+++ Okuma metni
Ali Şamil Hüseyin oğlu
Azerbaycan Milli İlimler Akademisi Folklor Enstitüsü
Bakü- Azerbaycan.
KÖROĞLU DESTANINDA ÂŞIK SERBESTLİGİ
Özet: Ali Kemalinin arşivinde olan, her biri bir saatlik 7 bantda «Köroğlu» destanı söylenilip. Uzun yıllar araştırdıktan sonra destanı söyleyenin Âşık Aliekber olduğunu öğrene bildik. 2004 yılın Aralığında hazırda Kerec yakınlığındaki Seidabad köyünde yaşayan âşıkla görüştük. Âşık bantı 1986-1988 yıllarda yazdırdığını bildirdi. O, banta konuştuğu Köroğlu Destanını Savenin Sengek Marağeyli Âşık Abülkasımdan öğrendiğini bildirdi.
Âşık Aliekberin bant’a yazdırdığı Köroğlu Destanının meclislerini(boylarını) böyle tanıtıyor: «Bu Köroğlunun Çemlibele gelmegidi ve Arap Reyhanı görmegidir», «Bu da Köroğlunun degirmanda Gıratı Hamzaya vermegi ve onu geri almagıdır», «Bu Köroğlunun Nigar seferiydi ki, destanı Nigrı getdi getire», «Bu da Köroğlunun Ayvaz destanıydı ki, getdi Ayvazı getirdi», «Bu Köroğlunun Demirçioğlu seferiydi ki arz eledim», «Bu da Ayvazın durna seferinin destanıydı ki, payama çatı», «Bu da Ayvazın Türkmene getmegidi ve ata, anasını toyuna davet etmegidi», «Bu destan da Köroğlunun Bolu Serdarı aktarmağıdı»
Meclislerin (boylarını) adlandırılması «Kitabi-Dede Korkut»un boylarının adını, M.Füzulinin «Leyli ve Mecnun» uzun şiirinin bölümlerinin başlıklarını ve b. orta yüzyıl kaynaklarını hatırlatır.
Yıllarların alan çalışmalarından ve Âşık Aliekberin konuşmalarından şu kanaate gelmişiz ki, âşıklar destanın özülünü yâdda saklayıp, ikinci dereceli hadiseleri ise toplantıda (meclisde) olan kişilere, onların toplumdaki durumuna ve zamana yuğun olarak ya konuşuyor, ya da ihtisar ediyor.
Anahtar kelimeler: Köroğlu Destanı, Ali Kemali, Âşık Alekber, Save bölgesi.
++++++
+++ Verilen malzeme
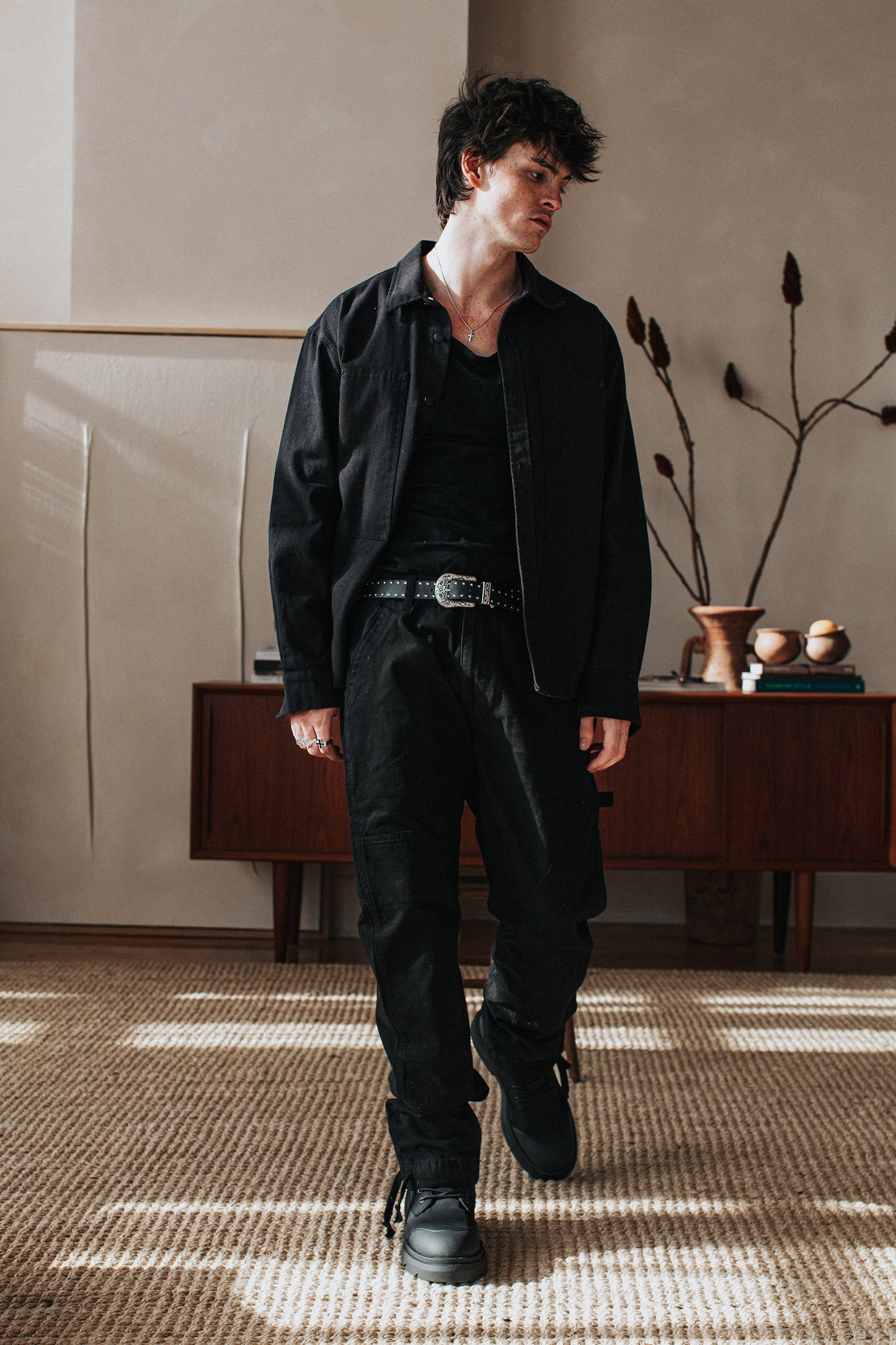 JM overshirt Canvas Overshirt - Black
++++++
_Alıştırma yönergeleri_.
1) Köroğlu destanıyla ilgili metne göre Âşık Aliekber bandı hangi yıllarda kaydettirmiştir?
2) Köroğlu destanıyla ilgili metnin "Ali Şamil Hüseyin" sözünden başlayıp "Abülkasımdan öğrendiğini bildirdi." sözüne kadar, bu söz de dâhil olmak üzere süren kısmını "Aralığında" yerine "Ocağında" koyarak yeniden yazınız.
3) Köroğlu destanıyla ilgili metni kaldığı yerden sürdürünüz.

_Cevap anahtarı_.
1) 1986-1988 yıllarında.

2)
Ali Şamil Hüseyin oğlu
Azerbaycan Milli İlimler Akademisi Folklor Enstitüsü
Bakü- Azerbaycan.
KÖROĞLU DESTANINDA ÂŞIK SERBESTLİGİ
Özet: Ali Kemalinin arşivinde olan, her biri bir saatlik 7 bantda «Köroğlu» destanı söylenilip. Uzun yıllar araştırdıktan sonra destanı söyleyenin Âşık Aliekber olduğunu öğrene bildik. 2004 yılın Ocağında hazırda Kerec yakınlığındaki Seidabad köyünde yaşayan âşıkla görüştük. Âşık bantı 1986-1988 yıllarda yazdırdığını bildirdi. O, banta konuştuğu Köroğlu Destanını Savenin Sengek Marağeyli Âşık Abülkasımdan öğrendiğini bildirdi.

3)
Abstract: Koroghlu epos is narrated in 7 tapes each of which lasting for an hour. The tapes are kept in Ali Kamali’s archive. The researches involving many years’ of hard work displayed that the narrator was Ashug Aliekber. We met with the ashug in December in 2004 in the village Seidabad near to Kerej, the village where he resides. Ashug told us that he had taped Koroghlu epos between 1986-1988. He told that he had learned Koroghlu epos which he recorded in the tape from Ashug Abulkasim who comes from the village Sengek Maragey in the region Save.
Ashug Aliekber presented the parts of Koroghlu epos recorded by himself this way: “This is Koroglu’s visit to Chenlibel and his seeing Arap Reyhan”, “This is where Koroghlu gives Kirat to Hamza in the mill and takes him back”, “This is Koroghlu’s visit to Nigar where he sets forth to bring Nigar”, “This is Koroghlu’s Ayvaz epos, where he goes to bring Ayvaz”, “This is Koroghlu’s visit to Demirchioghlu-the visit I narrated about”, “This is Ayvaz’s epos where he sets forth to hunt crane. This epos was narrated by ashug till the end”, “This is Ayvaz’s visit to Turkmen in order to invite his parents to his wedding”, “This is Koroghlu’s search after Bolu Serdar”.
The naming of the parts reminds of the names of parts in “Kitabi-Dede Korkut” or the titles of the pieces in the long poem “Leyli Mejnun” by M. Fuzuli and other resources dating back to Middle Ages.
After the researches conducted for years and the discussions held with Ashug Aliekber we came to this conclusion that the ashugs narrate the epos by keeping the essence of its plot. However, in the meetings or gatherings they converse or summarize its parts of secondary importance by conforming them with the time and people’s situation in the society.
Key words: Koroghlu Epos, Ali Kemali, Ashug Aliekber, region Save.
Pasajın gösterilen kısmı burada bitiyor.